Cognitive dissonance If you’re not a person of faith, maybe this one won’t be relevant. But I have found that the culture of higher ed can make one forever dissatisfied with popular institutions of faith. Yet matters of faith, because they cut to the very heart of our identity and experience, affect us deeply. In graduate school we learn the power of deconstructing the world around us and if you’re like me, we rarely turn this off in our minds, even on Sunday. For me, it means that I have come to live with the cognitive dissonance of participating in evangelicalism while simultaneously rejecting much of the popular sub-culture it represents. I do not want to contribute to the current wave of criticism leveled against evangelicalism here, so I won’t go into detail. I will only say that I find that being an academic surrounded by populist evangelicalism is emotionally taxing — especially right now — and Sunday mornings are often a trigger for intellectual and social anxiety. Based on conversations with other academics, I know I am not alone.

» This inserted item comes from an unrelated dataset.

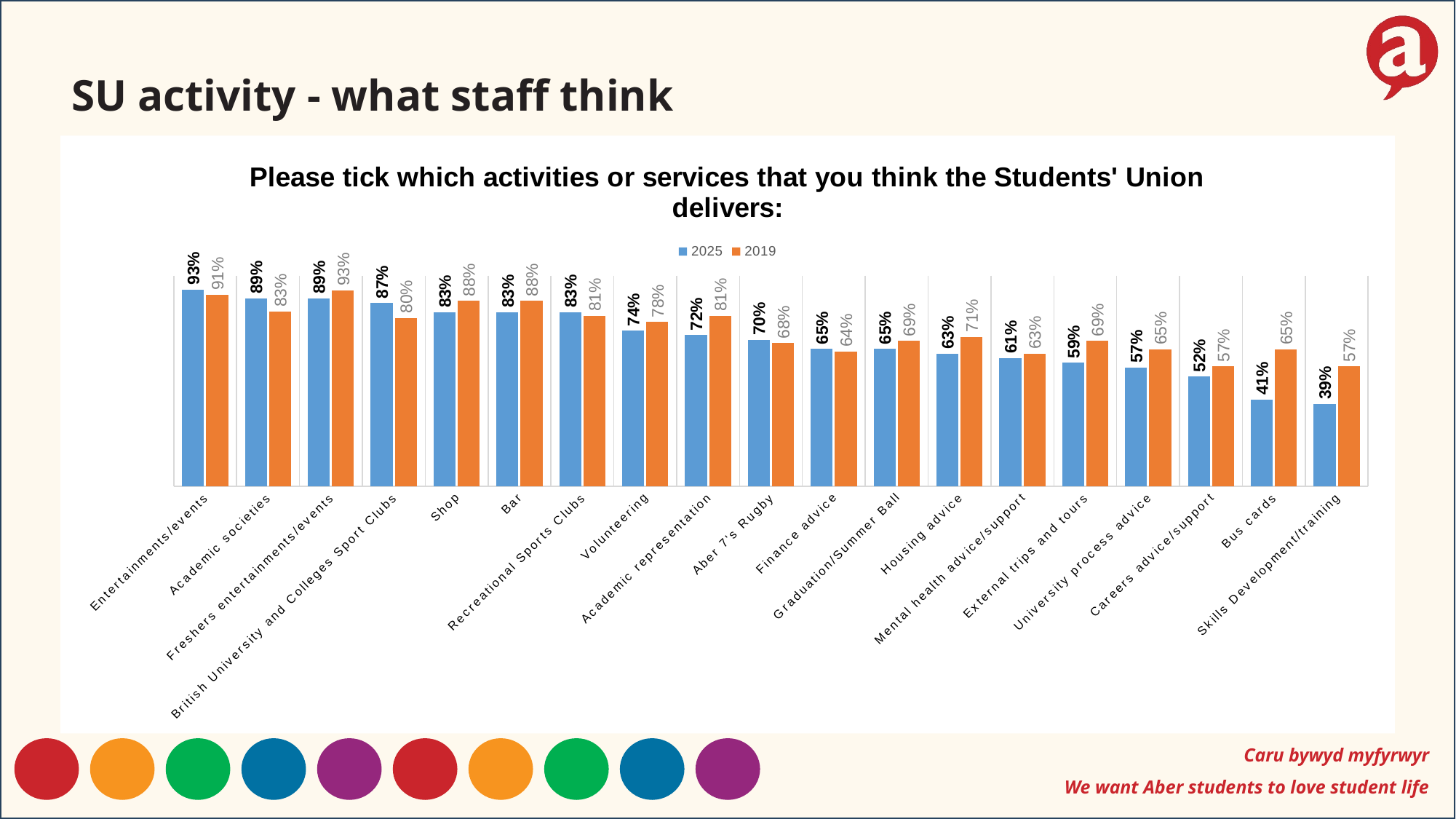
Which colour represents the 2019 series? Orange How many activities or services are shown on the x axis? 19 What percentage of staff in 2025 thought the Students' Union delivers Bus cards? 41% Which activity has the highest 2019 value? Freshers entertainments/events What type of chart is shown on the slide? Bar chart For Academic representation, which year has the higher value, 2025 or 2019? 2019 What is the difference between the 2019 and 2025 values for Bus cards? 24% How many series does the legend list? 2 What percentage is shown for Volunteering in the 2025 series? 74% What was the 2019 value for Housing advice? 71% Which activity has the lowest 2025 value? Skills Development/training Which activity has the highest 2025 value? Entertainments/events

These are just a few talking points. I’m sure others could add their own. The good news is that there’s a growing conversation about depression, anxiety, and the academic life and how to deal with related problems. At my own institution, we are having conversations about work place satisfaction and healthy work environments – even in the midst of budget crunches and financial pressures. Some institutions provide formal support for faculty with these struggles. This makes me hopeful that progress is taking place.
Perhaps his makes just a small contribution to this ongoing conversation and I look forward to others’ comments. In the meantime, pass the meds.